Failure to Ensure Accessible Call Lights for Multiple Residents
Penalty
Summary
Surveyors identified a deficiency in the facility’s failure to reasonably accommodate resident needs and preferences by not ensuring that call lights were accessible to four residents reviewed. For one male resident with a skull fracture, a baseline MDS showing he was a fall risk and unable to complete the BIMS interview, and a care plan indicating he required assistance with ADLs, observation showed he was lying in bed with his call light positioned at the head of the bed, out of his reach. A second male resident, with diagnoses including need for assistance with personal care, stroke, and dysphagia, and a quarterly MDS indicating he was unable to complete the BIMS interview, had a care plan intervention specifying that his call light should be within reach; however, observation found him lying in bed with his call light on the floor, out of reach. A third resident, a female with lack of coordination, unsteadiness on her feet, repeated falls, and severe cognitive impairment (BIMS score of 1), had a care plan intervention to ensure her call light was within reach, yet she was observed lying in bed with her call light placed on her roommate’s bed. A fourth male resident with right-sided paralysis, intact cognition (BIMS 14), and a care plan identifying him as a fall risk with an intervention to keep his call light within reach, was observed lying in bed with his call light on the nightstand, out of reach. During interviews, a CNA, an LVN, and the DON each stated that call bells should always be within residents’ reach and that all staff are responsible for ensuring this, and acknowledged that lack of accessible call bells could result in accidents, falls, avoidable injuries, delayed care, and unmet needs. The facility’s written policy on call lights required staff to place the call device within the resident’s reach before leaving the room.
Failure to Maintain Clean Resident Rooms and Hallway Handrails
Penalty
Summary
Surveyors identified a deficiency in the facility’s failure to provide a safe, clean, comfortable, and homelike environment, as required by the facility’s Resident Rights policy. During observations on the 300 and 400 halls, surveyors noted that handrails contained debris, including a piece of tissue with a red and brownish substance on the 300 hall and candy wrappers, gum, clear plastic materials, and large pieces of paper wedged between the rails on the 400 hall. Multiple resident rooms on these halls were found with unclean and unsanitary conditions. Several bathrooms had brownish or grayish stains in the corners of the floors and around toilets, as well as dark stains along floor edges, in corners, and in showers. Room floors showed built-up dirt near closet doors, door frames, and along floor edges, with brownish or dark stains near beds and walls. Additional observations revealed that air conditioning unit vents and filters in several rooms had black grime or thick dust accumulation. In multiple rooms, sharps containers used for needle disposal had used, dirty or disposable gloves and pieces of trash placed on top of them. During interviews, the Administrator stated that housekeeping services were provided seven days a week, with cleaning in the morning and evening, and that housekeeping was expected to thoroughly clean resident rooms and facility areas. A housekeeper assigned to the 300 and 400 halls confirmed responsibility for cleaning entire rooms, bathrooms, floors, and wiping down handrails, stating that handrails were wiped at least once a week and acknowledging that the observed conditions were a health hazard. The Housekeeping Supervisor confirmed that housekeeping and floor technicians were responsible for cleaning hallways, floors, handrails, entire rooms, bathrooms, and air conditioning units, and acknowledged that not thoroughly cleaning rooms and handrails could cause an infection.

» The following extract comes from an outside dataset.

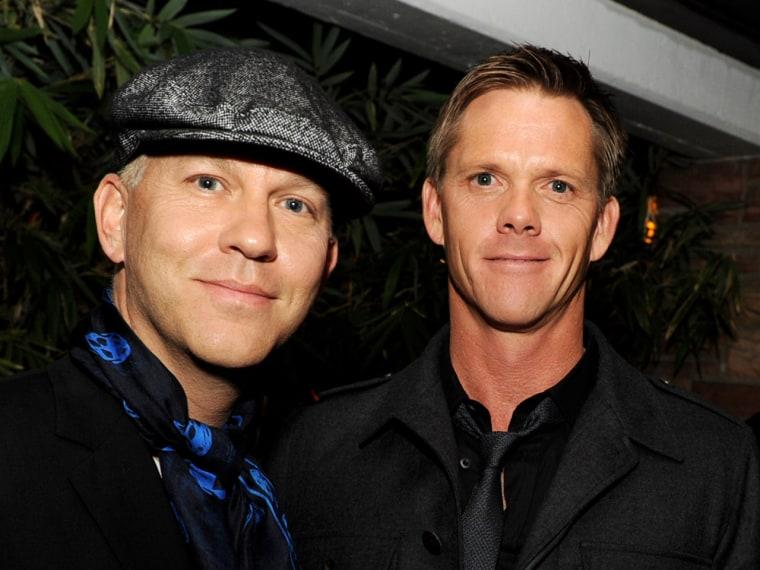 Ryan Murphy and David Miller.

Improper Storage and Maintenance of Oxygen and Nebulizer Equipment
Penalty
Summary
Surveyors identified that the facility failed to provide respiratory care consistent with professional standards, physician orders, and the infection prevention and control program for three residents receiving oxygen and nebulizer treatments. For a male resident with COPD, record review showed physician orders to change tubing, clean filters, and change the O2 water bottle and nebulizer kit weekly on night shift every Saturday. However, observation revealed that his nasal cannula connected to the oxygen concentrator and his nebulizer mask connected to the nebulizer machine were not bagged or labeled with a date when not in use. For a female resident with asthma, physician orders directed weekly changes of tubing, filter cleaning, and O2 water bottle changes, but observation showed her nasal cannula connected to the oxygen concentrator was not bagged or labeled, and an oxygen humidifier bottle left on the nightstand was only one-quarter full, cracked, and dated from an earlier date. A female resident with COPD had physician orders to change tubing, clean filters, and change the O2 water bottle and nebulizer kit weekly, as well as orders to obtain and record pulse, O2 saturation, treatment minutes, and lung sounds in relation to nebulizer treatments. Observation found that her nasal cannula connected to the oxygen concentrator and nebulizer mask connected to the nebulizer machine were not bagged or labeled with a date when not in use. Staff interviews with a CNA, an LVN, and the DON confirmed that facility practice and expectations were for oxygen tubing and nebulizer masks to be bagged and dated when not in use, with bags changed weekly or as needed, and for humidifier bottles to be changed regularly. The DON stated that failure to follow these practices could be an infection control issue leading to serious health consequences. The facility’s written Infection Prevention and Control Program policy emphasized decreasing infection risk, recognizing infection control practices during care, and ensuring compliance with infection control regulations, which was not followed in these observed instances.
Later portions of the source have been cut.